*** Opening of Available data ***

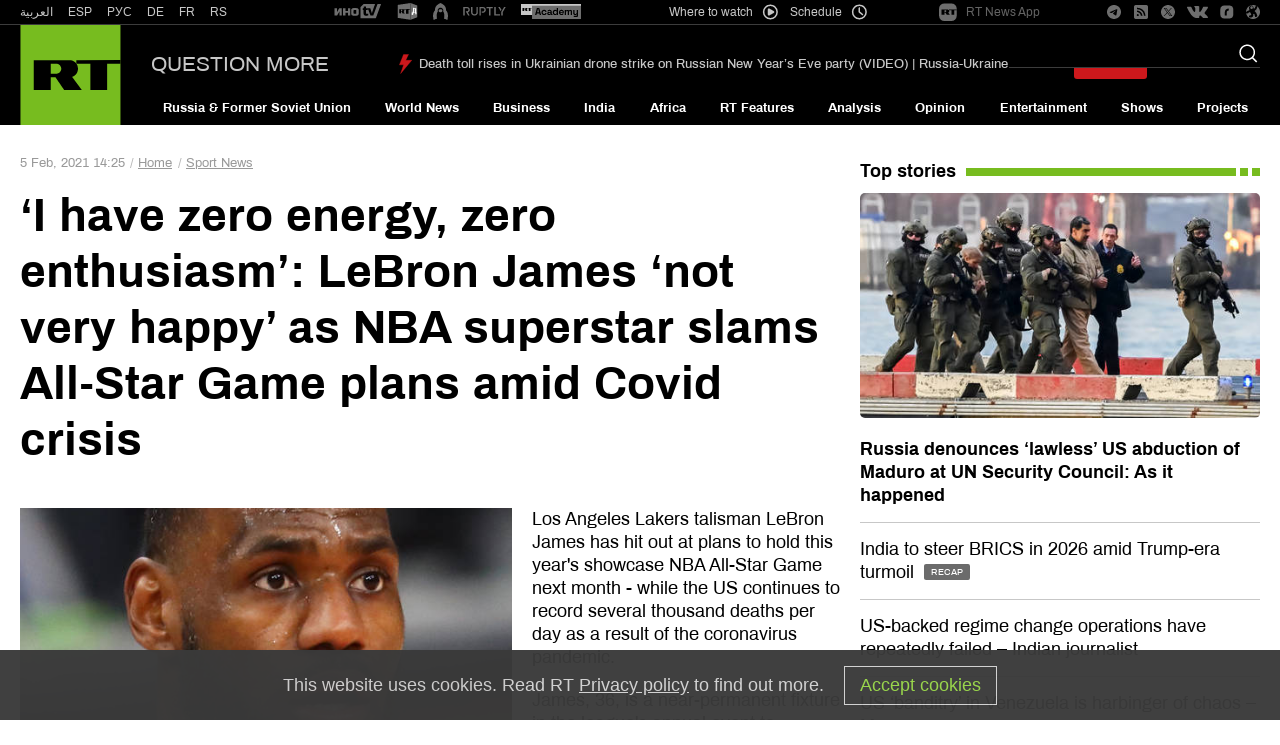

--- FILE ---
content_type: image/svg+xml
request_url: https://en.russiatoday.com/static/img/hashtag.svg
body_size: 321
content:
<?xml version="1.0" encoding="UTF-8"?>
<svg width="13px" height="15px" viewBox="0 0 13 15" version="1.1" xmlns="http://www.w3.org/2000/svg" xmlns:xlink="http://www.w3.org/1999/xlink">
    <!-- Generator: Sketch 55.2 (78181) - https://sketchapp.com -->
    <title>Group 4</title>
    <desc>Created with Sketch.</desc>
    <g id="Page-1" stroke="none" stroke-width="1" fill="none" fill-rule="evenodd">
        <g id="rt_current_update_desktop" transform="translate(-66.000000, -2275.000000)" fill="#FFFFFF">
            <g id="Group-3" transform="translate(60.000000, 2270.000000)">
                <g id="Group-4" transform="translate(6.000000, 4.700000)">
                    <path d="M6.82101508,1.25233157e-13 C7.16958041,1.25169127e-13 7.45214844,0.282568028 7.45214844,0.631133355 L7.45214844,10.5242377 C7.45214844,10.8728031 7.16958041,11.1553711 6.82101508,11.1553711 C6.47244976,11.1553711 6.18988173,10.8728031 6.18988173,10.5242377 L6.18988173,0.631133355 C6.18988173,0.282568028 6.47244976,1.25297188e-13 6.82101508,1.25233157e-13 Z" id="Rectangle" transform="translate(6.821015, 5.577686) rotate(-270.000000) translate(-6.821015, -5.577686) "></path>
                    <path d="M6.17898492,4.53730469 C6.52755024,4.53730469 6.81011827,4.81987272 6.81011827,5.16843804 L6.81011827,15.0615424 C6.81011827,15.4101078 6.52755024,15.6926758 6.17898492,15.6926758 C5.83041959,15.6926758 5.54785156,15.4101078 5.54785156,15.0615424 L5.54785156,5.16843804 C5.54785156,4.81987272 5.83041959,4.53730469 6.17898492,4.53730469 Z" id="Rectangle" transform="translate(6.178985, 10.114990) rotate(-270.000000) translate(-6.178985, -10.114990) "></path>
                    <path d="M4.09780002,0.866666667 C4.44636535,0.866666667 4.72893338,1.14923469 4.72893338,1.49780002 L4.72893338,14.5355333 C4.72893338,14.8840986 4.44636535,15.1666667 4.09780002,15.1666667 C3.74923469,15.1666667 3.46666667,14.8840986 3.46666667,14.5355333 L3.46666667,1.49780002 C3.46666667,1.14923469 3.74923469,0.866666667 4.09780002,0.866666667 Z" id="Rectangle" transform="translate(4.097800, 8.016667) rotate(9.000000) translate(-4.097800, -8.016667) "></path>
                    <path d="M8.69159885,0.866666667 C9.04016418,0.866666667 9.3227322,1.14923469 9.3227322,1.49780002 L9.3227322,14.5355333 C9.3227322,14.8840986 9.04016418,15.1666667 8.69159885,15.1666667 C8.34303352,15.1666667 8.06046549,14.8840986 8.06046549,14.5355333 L8.06046549,1.49780002 C8.06046549,1.14923469 8.34303352,0.866666667 8.69159885,0.866666667 Z" id="Rectangle" transform="translate(8.691599, 8.016667) rotate(9.000000) translate(-8.691599, -8.016667) "></path>
                </g>
            </g>
        </g>
    </g>
</svg>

*** Close of Available data ***

◆ **What is expected**
Report all lines of the data above that include the string "Group".

◆ **Task answer**
    <title>Group 4</title>
            <g id="Group-3" transform="translate(60.000000, 2270.000000)">
                <g id="Group-4" transform="translate(6.000000, 4.700000)">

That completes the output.